Una vez aceptada su presencia en el local de catering, el perrito procedió a olisquear e investigar cada rincón.


Paula lo vigilaba como un halcón, temiendo que hiciera algo terrible. Teresa era una persona maravillosa, pero todo el mundo tenía su límite y no quería que fuera el cachorro quien superara el de su jefa.


—Perdón, Teresa… —empezó Paula, apartando al cachorro de un rincón en el que había varias cajas de cartón—, ¿cuántos años tienen tus nietos?


—¿Por qué? —Teresa le dedicó una mirada intencionadamente disuasoria.

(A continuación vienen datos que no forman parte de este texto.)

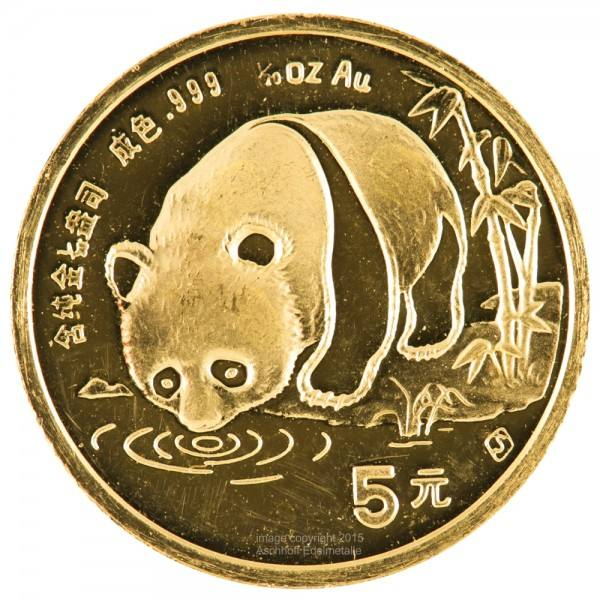 Ankauf: China Panda 1987, Goldmünze 1/20 Unze (oz)
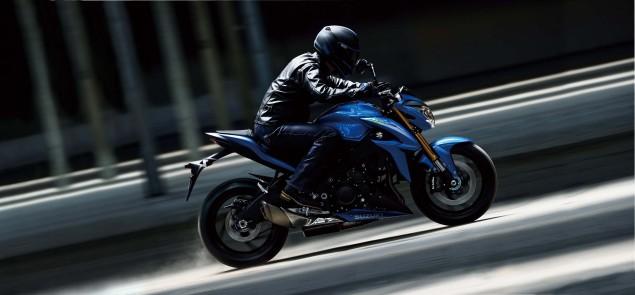 2015-Suzuki-GSX-S1000-03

—¿No les encantaría tener un perrito? —ofreció Paula con una sonrisa animosa—. Podrías sorprenderlos con Jonathan.


—¿Jonathan? —Theresa enarcó una ceja, interrogante.


—El cachorrito —Paula señaló al labrador—. Tenía que llamarlo de alguna manera —explicó.


—Le has puesto nombre. Eso significa que ya te has encariñado —apuntó Alfredo, riéndose como si eso diera el asunto por concluido.


Paula esbozó una expresión de pánico. No quería encariñarse con nada. Aún estaba intentando superar la pérdida de su madre y reorganizar su vida. Asumir algo nuevo, aunque fuera una mascota, era inviable.


—No, claro que no —protestó—. Simplemente no podía seguir llamándolo «él».


—Claro que podías —la contradijo Alfredo con certidumbre—. Que no quisieras hacerlo significa que ya has creado un vínculo con esa inquieta bola de pelo.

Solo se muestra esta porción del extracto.